Alaska Highway, Part 2

Fairbanks Sunset

(Click any photo for details or other sizes)

Coming out of Watson Lake in the morning, there was a ton of smoke in the air due to nearby large forest fires. Makes a crappy picture, but I figured I'd show it anyway:

Smoke from forest fires Alaska Highway

That 2nd photo was 50 miles or so down the road after it started to clear up. It did clear up, and got rather pretty out:

Alaska Highway

Alaska Highway Old Truck

I crossed a river at Teslin. I crossed too many rivers to remember the names of, but the Teslin crossing had a better view than most:

Alaska Highway

Alaska Highway Scenery

At Whitehorse I turned off the Alaska Highway onto the Klondike Highway to take the Top of the World route. More scenery along the way:

Yukon River Klondike Highway

Yukon Sunset

Got to the town of Dawson on the Yukon river at about 10:00, which is just in time for sunset. Ran out to the historic gold dredge to shoot at sunset:

Historic Dredge #4

Yukon Sunset

Dawson is a neat little town where the roads are all dirt and the building are all remodeled from the gold rush era, or at least made to look like it. It looked nice in blue hour just after sunset (which is, by the way, considerably longer than an hour up here). But I was tired and decided to get some sleep and shoot it in the morning.
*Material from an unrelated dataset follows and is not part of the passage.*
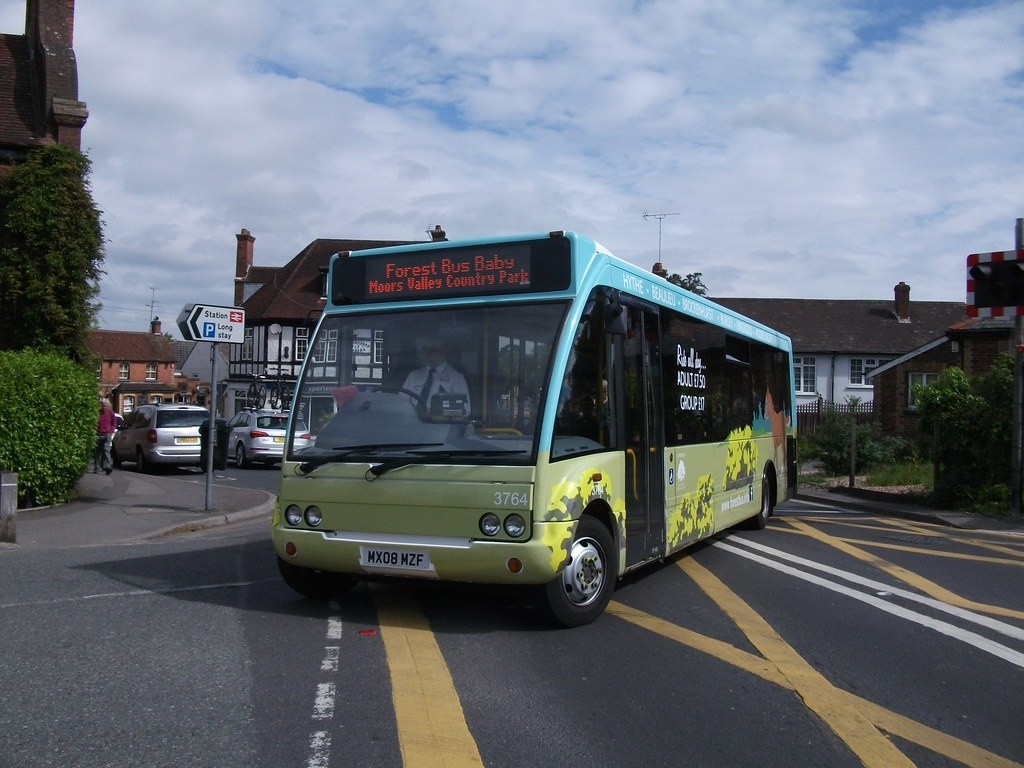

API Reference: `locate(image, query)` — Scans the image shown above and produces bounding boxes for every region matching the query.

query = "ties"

Bad decision, because it was overcast and dreary in the morning. I shot a few bad ones from the car anyway:

Dawson Dawson

Dawson

Then onto the Dawson ferry across the Yukon River, which connects to the Top of the World highway into Alaska:

Dawson Ferry

Dawson Ferry

Calling this a 'highway' is a stretch of the word. The Canadian section wasn't bad, except that I was now inside the rain cloud, and the winds were pretty fierce. There were times I could just see a dropoff into white void next to the car, and I wondered 'how far down is that?'

Top of the World Highway Top of the World Highway

Crossed the border:

Top of the World Border Crossing

Then the highway turned to mud:

Top of the World Highway

Which is still a nice surface in that shot, but got bad quick. A landslide had buried the road (a bulldozer had dug one lane out) and other parts were being undercut by the rivers and falling into the water. They weren't allowing cars through alone, you had to follow a convoy led by the construction workers who knew the safe part through. So I waited 1.5 hours for the next convoy, then spent 2 hours driving the 30 mile bad segment. Total investment of 3.5 hours for 30 miles.
Sorry, no pictures.

But from there, it was a smooth highway run to Fairbanks. Made it!